GREVIA – Misophonic

GREVIA – Misophonic

If you look at the cover of the very first recording from this Sicilian grindcore/death metal ensemble thinking that this must be a typical grindcore/death release in the vein of old Misery Index, Napalm Death and Nasum, with songs shorter than an average orgasm and occasional brilliance, you’d be right.
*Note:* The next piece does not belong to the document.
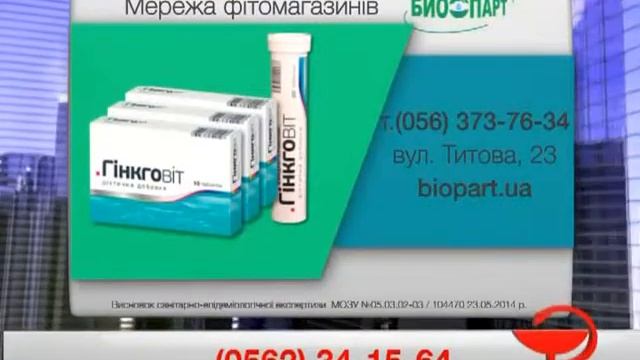 Реклама препарата Гинкговит смотреть онлайн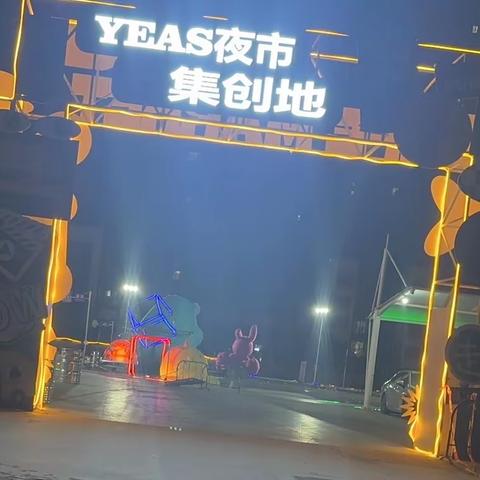 清远YEAS夜市集创地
Take pre-Misery Index Dying Fetus and then Misery Index themselves and mix it up with roughly equal parts early Napalm Death and Nasum. Then cut it up in short, no more than 2:01 minute, tracks. Serve raw, heavy and crazy evil. As I have said before, there is no way you can put together an engaging, cogent track in 2 minutes, no matter how creative you are and the Palermo-based construct of Paride Mercurio (vocals), Vincenzo Frisella (bass), Giorgio Trombino (guitar), Davide Billia (drums on "Misophonic") is not very creative, more like occasionally interesting in a sea of noise that is "Misophonic".
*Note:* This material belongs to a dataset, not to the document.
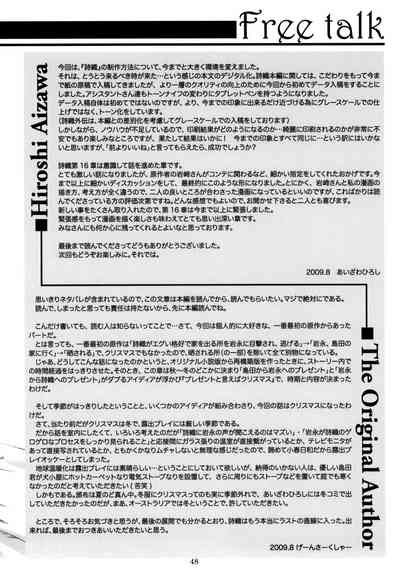第47頁圖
The concept is interesting, thank you very much. It addresses the modern man’s problem with the noise of the world, all these things vying for our attention everywhere we go, to the point that we become hateful of ANY sound. Stepdaughter’s croaking parrot (for attention, of course), stepson screaming because younger brother hit him, the TV commercials we like the TV commercials we hate, the TV commercials we don’t care for either way, facebook notifications, youtube notifications, emails, government propaganda, government’s opposition propaganda, the left, the right, the center – STOP! LEAVE ME ALONE!!!
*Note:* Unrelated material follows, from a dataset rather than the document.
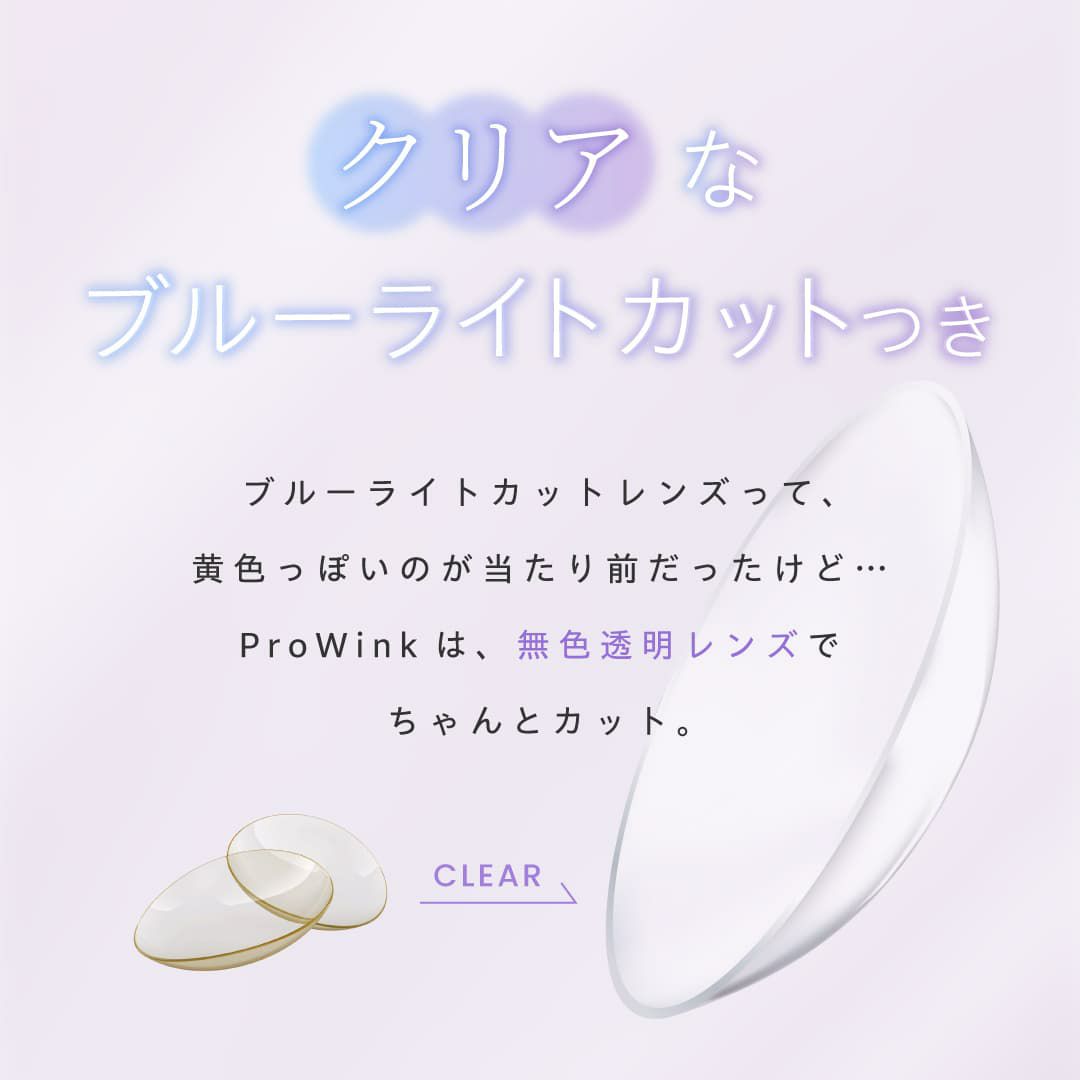 松本ももな-夢月プロデュースカラコン-プロウィンク (ProWink) 10枚入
In this context, "Misophonic" can be fun but not for too long. "Nu Clear" has an epic start thanfully repeated again throughout but not much more to it. "Consumed" has some interesting semimelodic noodling but, again, too short to care. Probably the closer is the most interesting track, slow, then very fast crazy brutal with some good riffs and fills, then melodic and catchy, then fast and furious, then goodbye. You get the point.

Lots of simple if interesting riffs, occasional melody but not enough to write home about it, could be the summary of Grevia’s debut. It’s too early to tell where they go from there but, hopefully, the track length will not become their standard operating procedure.